Configure the macro __FSL_RTOS_MSGQ_COPY_MSG__ to determine which mode is used.
To create a message queue, use the
MSG_QUEUE_DECLARE() and the
msg_queue_create() like this:
The function fsl_rtos_status
msg_queue_put(msg_queue_handler_t handler, msg_queue_item_t item) puts the message to the queue. Depending on the target OS, the
MSG_QUEUE_DECLARE() may either define or declare the message queue to be used by the
msg_queue_create(). When the
MSG_QUEUE_DECLARE() defines the message queue with memory allocated, the memory has be to available for the entire lifespan of the message queue. It is recommended to declare the message queue in places where the memory allocated has the desired scope.

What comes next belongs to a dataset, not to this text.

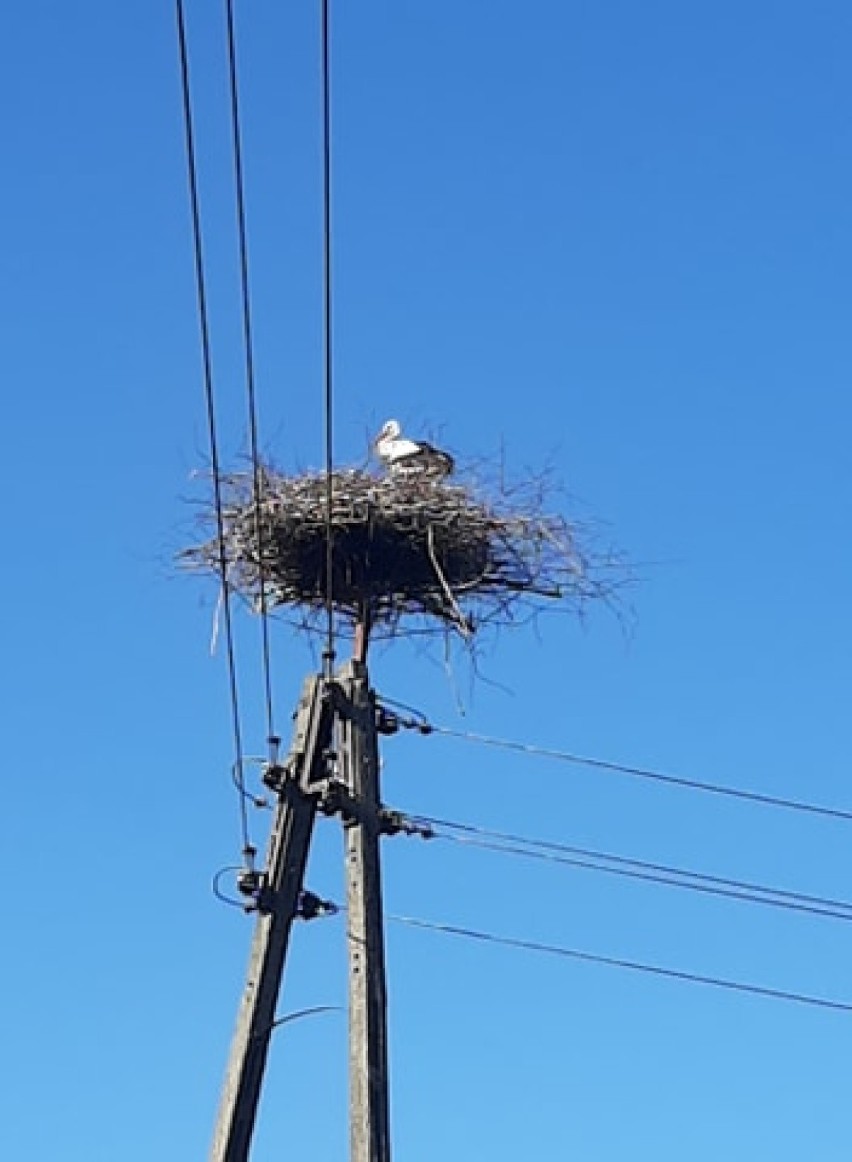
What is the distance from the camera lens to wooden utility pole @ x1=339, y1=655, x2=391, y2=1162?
996 centimetres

If the queue is full, an error returns.
The function fsl_rtos_status
msg_queue_get(msg_queue_handler_t handler, msg_queue_item_t *item, uint32_t timeout) waits for a timeout to get the message if the queue is empty. Passing 0 causes it to return immediately and passing the
kSyncWaitForever causes it to wait forever.
The function fsl_rtos_status
msg_queue_flush(msg_queue_handler_t handler) cleans all messages in the queue.
If the queue is not used any more, use the
msg_queue_destroy() to destroy it.
Critical Section
The
rtos_enter_critical() and
rtos_exit_critical() functions ensure that code is not pre-empted.
Dynamic Memory Allocation
The void *mem_allocate(size_t size) function allocates memory with specified size. The void *mem_allocate_zero(size_t size) function allocates and cleans the memory. The fsl_rtos_status
mem_free(void *ptr) function frees the memory. For RTOSes that have internal memory manager, such as the Freescale MQX RTOS, OSA maps these functions directly. For other RTOSes or for bare metal, the standard functions malloc/calloc/free are used.
Time Delay
The function void
time_delay(uint32_t delay) delays specified time in milliseconds.